Wednesday, October 3, 2012

The Age of Miracles by Karen Thompson Walker [Review]

The Age of Miracles5 out of 5 Robots!

The Age of Miracles by Karen Thompson Walker
Genre: Young Adult Sci-Fi
Release: June 26, 2012
Hardcover: 269 Pages
Publisher: Random House
My Copy: Purchased
Reviewer: Shannon
Buy the Book: Amazon

Book Summary:
“It still amazes me how little we really knew. . . . Maybe everything that happened to me and my family had nothing at all to do with the slowing. It’s possible, I guess. But I doubt it. I doubt it very much.”

Luminous, haunting, unforgettable, The Age of Miracles is a stunning fiction debut by a superb new writer, a story about coming of age during extraordinary times, about people going on with their lives in an era of profound uncertainty.

On a seemingly ordinary Saturday in a California suburb, 11-year-old Julia and her family awake to discover, along with the rest of the world, that the rotation of the earth has suddenly begun to slow. The days and nights grow longer and longer, gravity is affected, the environment is thrown into disarray. Yet as she struggles to navigate an ever-shifting landscape, Julia is also coping with the normal disasters of everyday life—the fissures in her parents’ marriage, the loss of old friends, the hopeful anguish of first love, the bizarre behavior of her grandfather who, convinced of a government conspiracy, spends his days obsessively cataloging his possessions. As Julia adjusts to the new normal, the slowing inexorably continues.

With spare, graceful prose and the emotional wisdom of a born storyteller, Karen Thompson Walker has created a singular narrator in Julia, a resilient and insightful young girl, and a moving portrait of family life set against the backdrop of an utterly altered world.
(Courtesy of the Publisher)
Shannon's Thoughts:
The Age of Miracles is a gorgeously written, coming of age tale during a cataclysmic earth event.
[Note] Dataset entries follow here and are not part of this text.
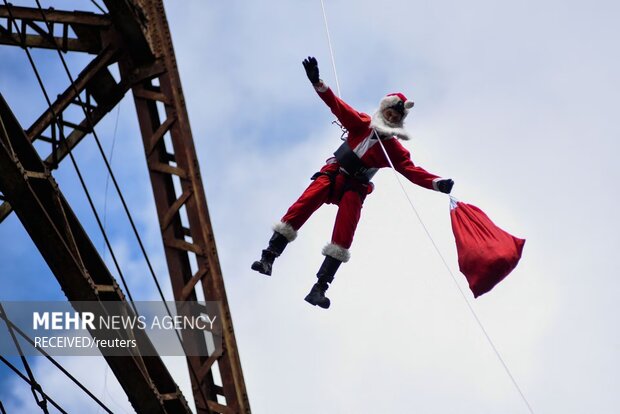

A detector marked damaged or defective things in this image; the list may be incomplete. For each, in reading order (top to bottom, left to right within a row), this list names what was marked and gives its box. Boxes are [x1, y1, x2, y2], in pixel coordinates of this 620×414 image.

rusty steel beam [0, 4, 110, 53]
rusty steel beam [0, 94, 191, 414]
rusty steel beam [110, 1, 251, 412]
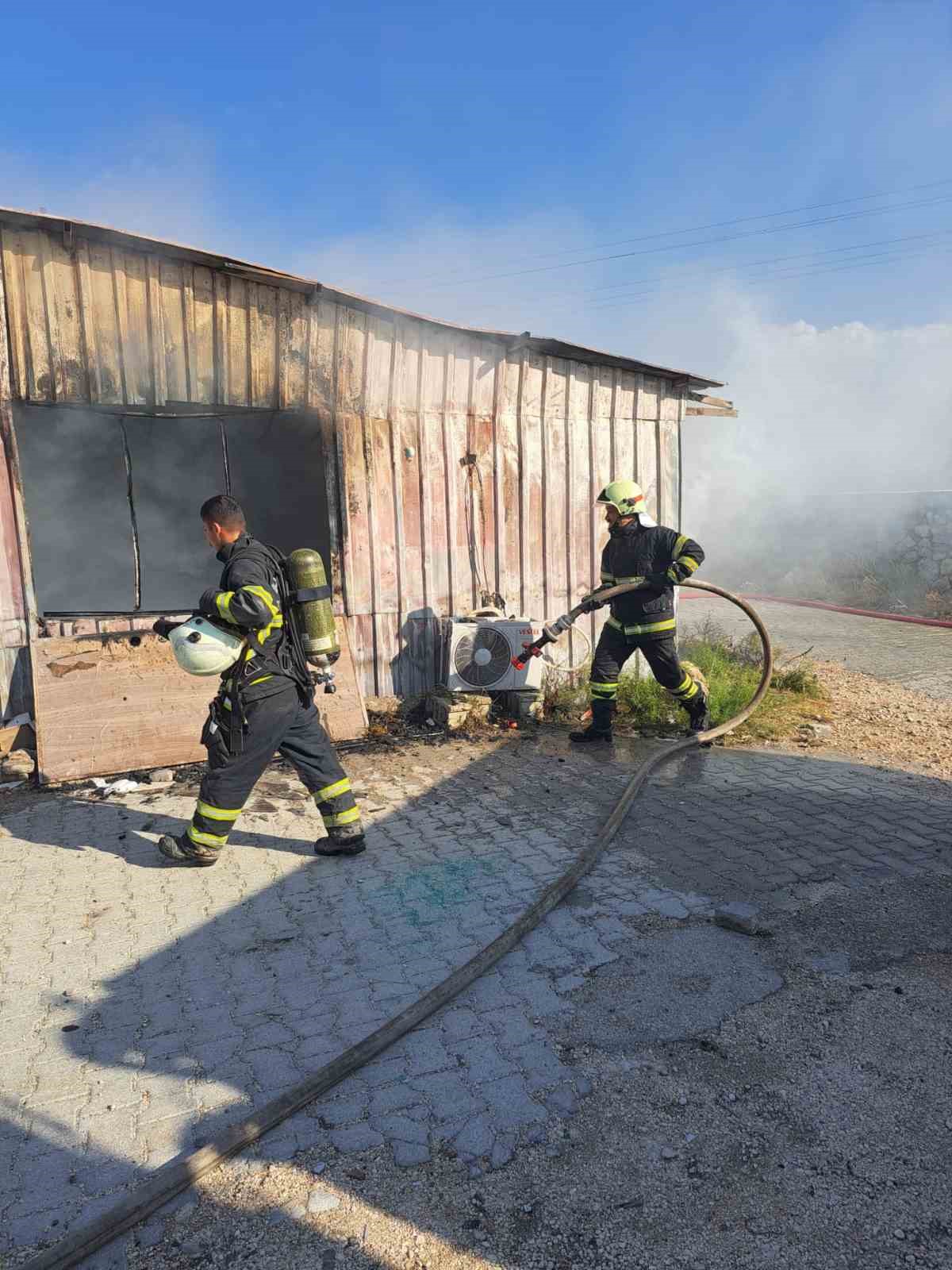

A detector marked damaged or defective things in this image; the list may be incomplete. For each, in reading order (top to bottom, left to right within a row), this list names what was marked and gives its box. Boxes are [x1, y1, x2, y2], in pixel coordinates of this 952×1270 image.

burned prefab building [0, 213, 731, 777]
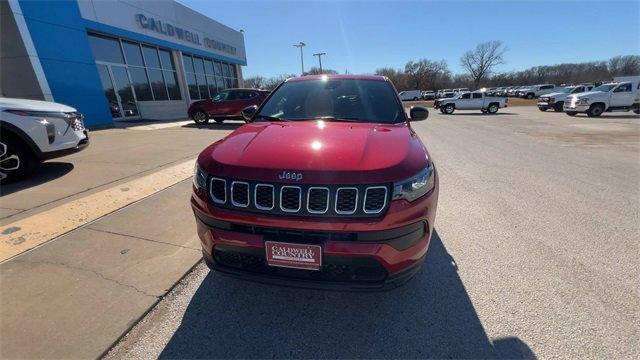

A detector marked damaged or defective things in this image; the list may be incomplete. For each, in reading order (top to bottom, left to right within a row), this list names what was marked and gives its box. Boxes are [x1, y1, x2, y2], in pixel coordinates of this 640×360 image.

pavement crack [85, 228, 200, 250]
pavement crack [12, 258, 160, 298]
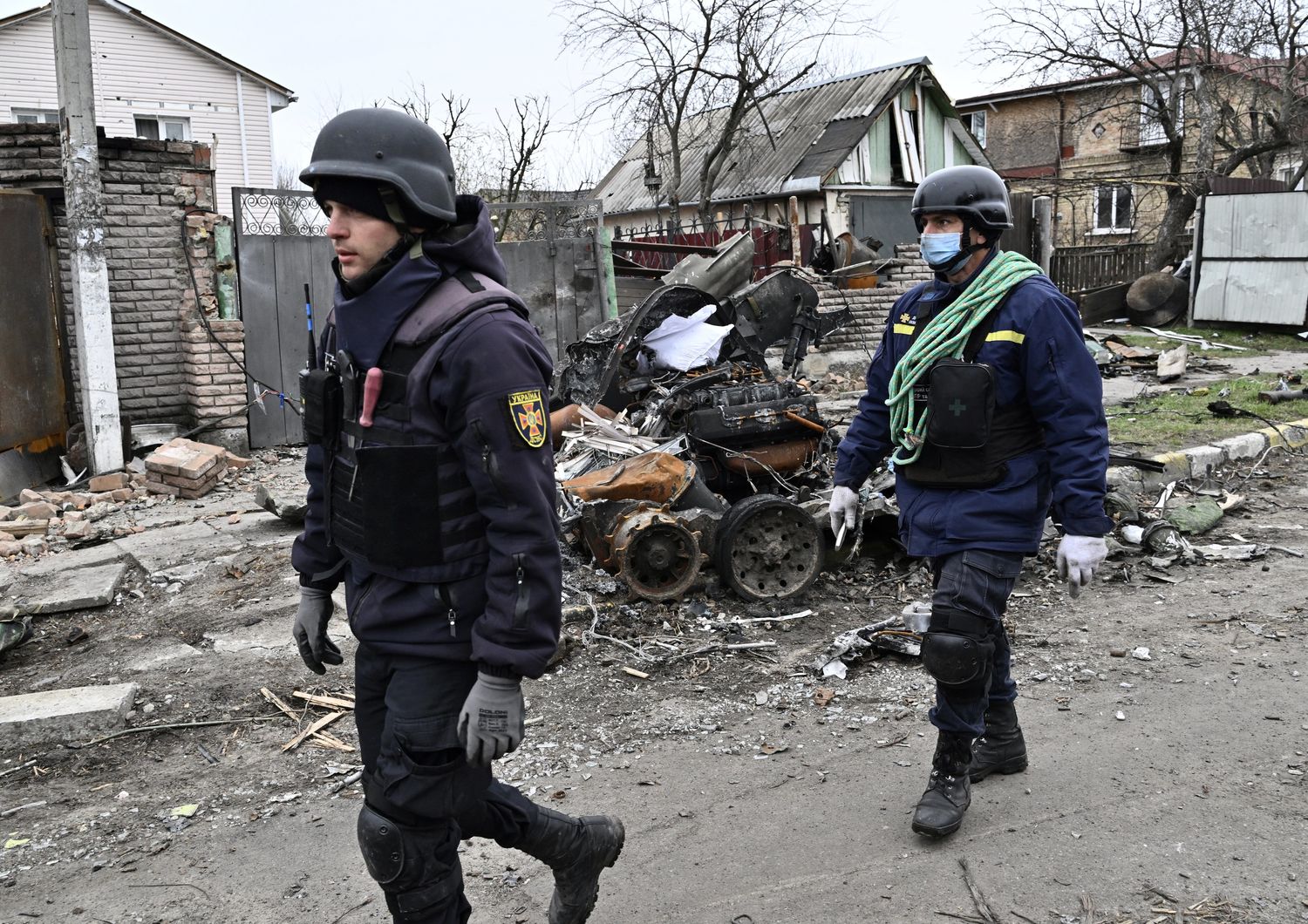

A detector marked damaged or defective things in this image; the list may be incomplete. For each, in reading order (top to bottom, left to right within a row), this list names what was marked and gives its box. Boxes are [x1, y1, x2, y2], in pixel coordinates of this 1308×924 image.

damaged roof [594, 58, 963, 216]
burnt metal panel [0, 192, 67, 454]
burnt vehicle wreckage [547, 234, 874, 603]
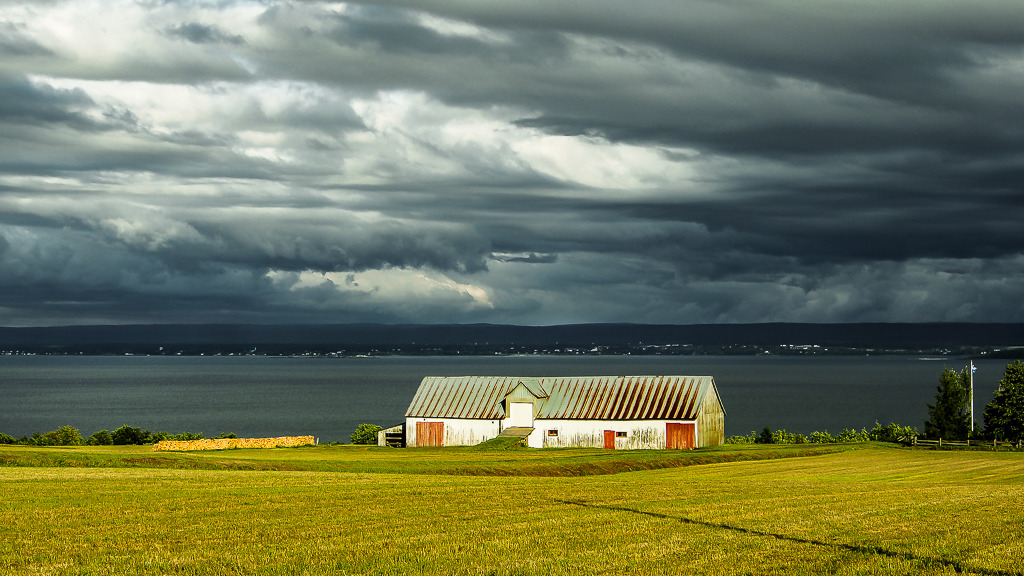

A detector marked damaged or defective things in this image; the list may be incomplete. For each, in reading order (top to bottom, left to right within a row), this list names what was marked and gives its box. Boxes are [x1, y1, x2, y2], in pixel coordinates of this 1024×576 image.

rusty roof panel [404, 376, 716, 420]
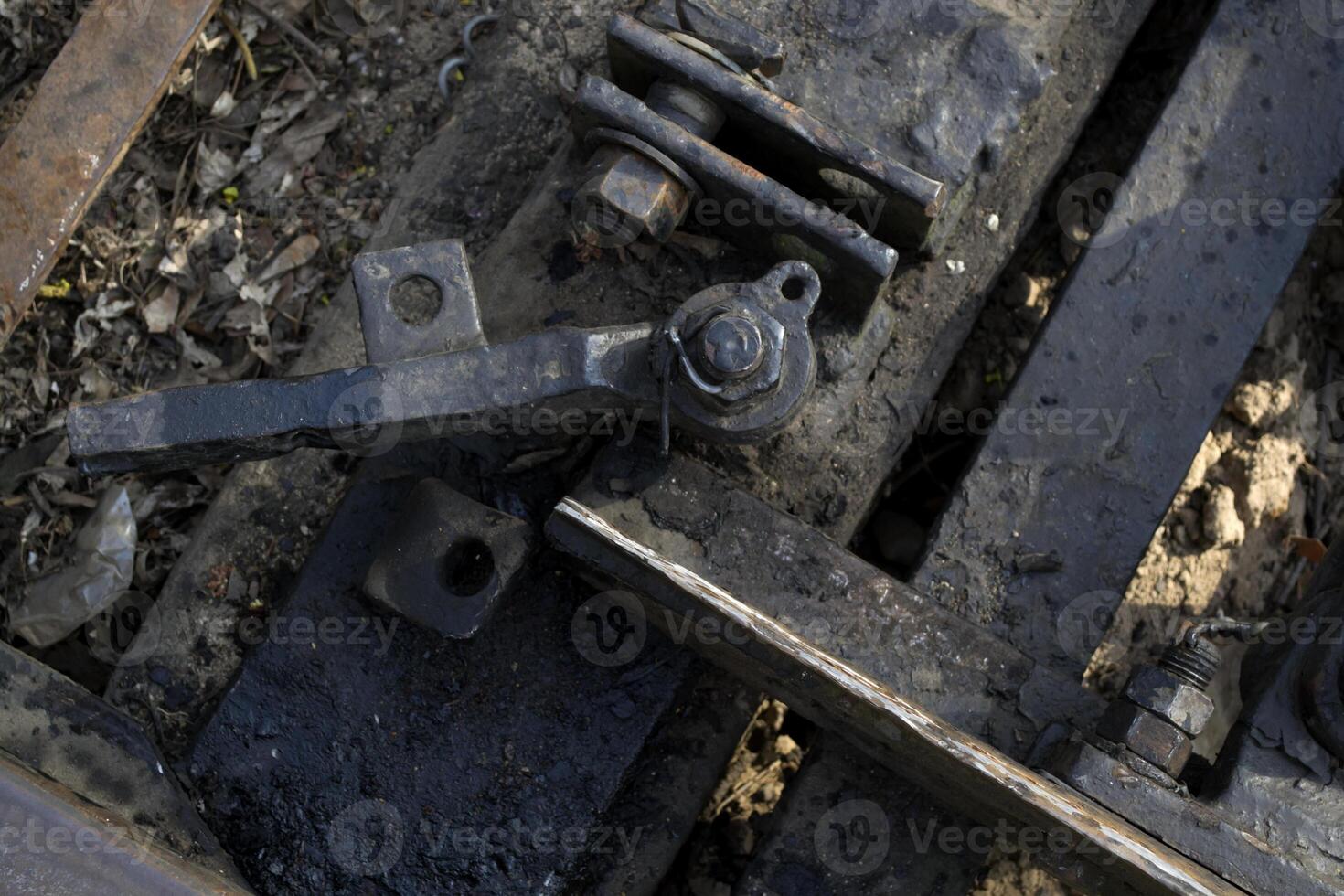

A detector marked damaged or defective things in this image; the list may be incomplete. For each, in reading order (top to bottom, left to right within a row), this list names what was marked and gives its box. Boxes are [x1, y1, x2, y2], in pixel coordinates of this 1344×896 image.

rusted metal surface [0, 0, 218, 347]
rusty metal bar [0, 0, 218, 347]
corroded steel bar [0, 0, 220, 347]
rusted metal surface [0, 752, 247, 896]
rusted metal surface [545, 496, 1247, 896]
rusty metal bar [548, 496, 1247, 896]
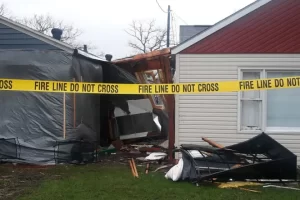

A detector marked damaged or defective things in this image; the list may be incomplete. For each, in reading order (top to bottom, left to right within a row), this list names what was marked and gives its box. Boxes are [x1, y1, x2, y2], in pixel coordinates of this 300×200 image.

torn wall material [173, 133, 298, 183]
broken siding panel [177, 53, 300, 164]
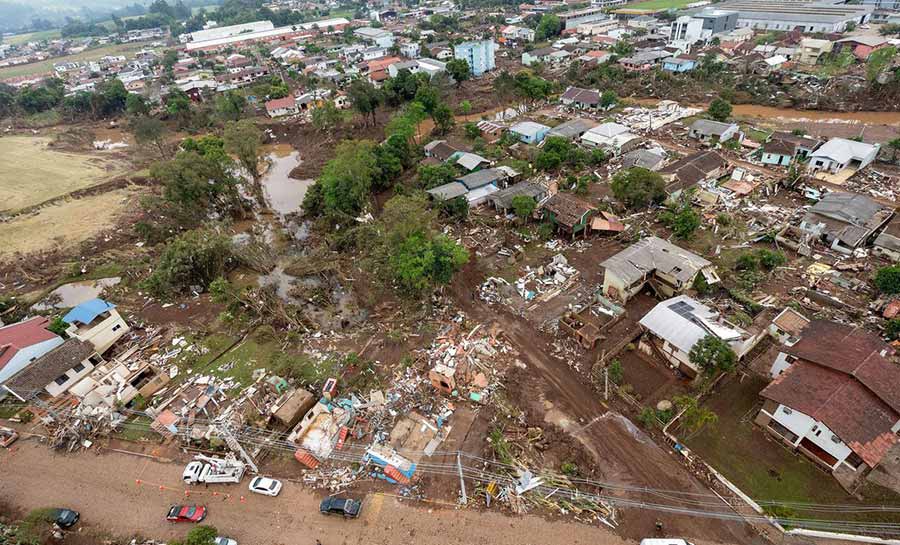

This book has been labeled young adult and dystopian, but I'm not sure I agree with those designations. I think anyone could relate to Julia’s coming of age story regardless of her age. Secondly to me, it isn’t really dystopian if its taking place in our regular present day US.  But mostly because I feel the book is much more than the sum of its parts.  The Slowing has an incredible impact on Julia’s family and the world, but it is background to the main story of how Julia and her family navigate the new changed landscape.  The writing is melancholy, beautiful and sparse.  My heart ached for Julia as she sought to find her place in the new world.   This book really resonated with me and I found myself thinking about it for a long time afterwards.


  1. Sounds good - perhaps this is pre-dystopian. Whatever the final label, the novel sounds interesting and compelling. I need to find an excerpt for a taste now. :)

  2. The one thing I really liked about this book is that even though it is labeled as Young Adult it's a great book for adults as well. This book was beautiful and it stayed with me as well.

  3. Sounds like an interesting read. I thought this was an adult novel. I'll have to give it a try.

  4. Yes, I agree! I think in a lot of ways adults would get more out of this book than teenagers.